ACTIVITY -
Show each line of the records in which the word "scientific" occurs.

DATA FOR THE TASK -
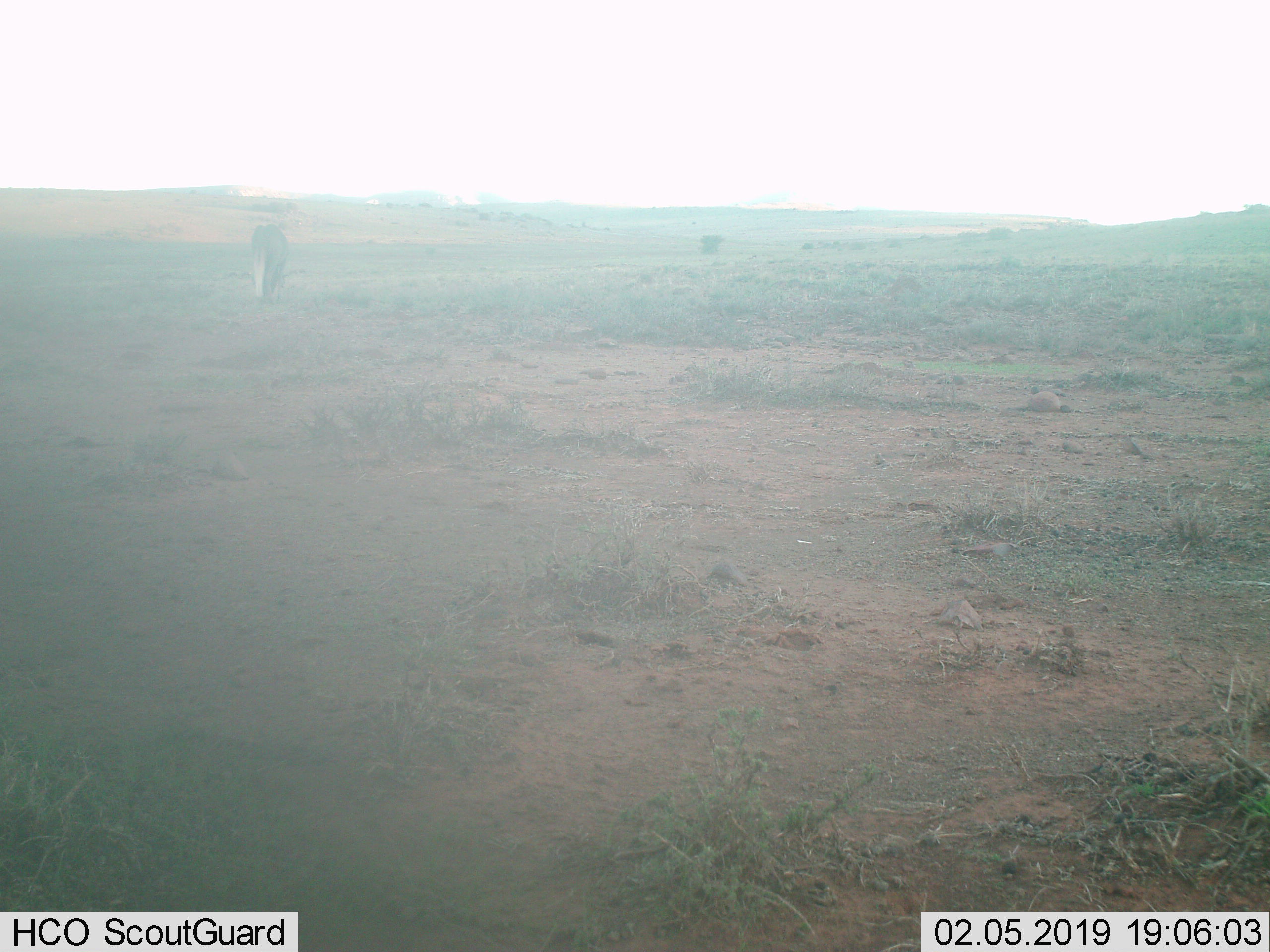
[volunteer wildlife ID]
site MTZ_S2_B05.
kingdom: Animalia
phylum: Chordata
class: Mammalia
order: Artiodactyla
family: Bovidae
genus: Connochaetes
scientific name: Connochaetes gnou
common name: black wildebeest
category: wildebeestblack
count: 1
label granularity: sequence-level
--
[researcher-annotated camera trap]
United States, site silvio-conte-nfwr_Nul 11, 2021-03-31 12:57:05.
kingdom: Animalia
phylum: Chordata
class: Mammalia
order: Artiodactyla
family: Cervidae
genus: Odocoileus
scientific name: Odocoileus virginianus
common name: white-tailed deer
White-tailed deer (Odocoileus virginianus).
---
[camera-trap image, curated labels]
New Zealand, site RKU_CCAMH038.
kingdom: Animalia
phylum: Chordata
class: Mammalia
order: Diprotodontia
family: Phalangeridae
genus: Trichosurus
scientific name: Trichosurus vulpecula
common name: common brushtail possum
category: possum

RESULT BELOW -
scientific name: Connochaetes gnou
scientific name: Odocoileus virginianus
scientific name: Trichosurus vulpecula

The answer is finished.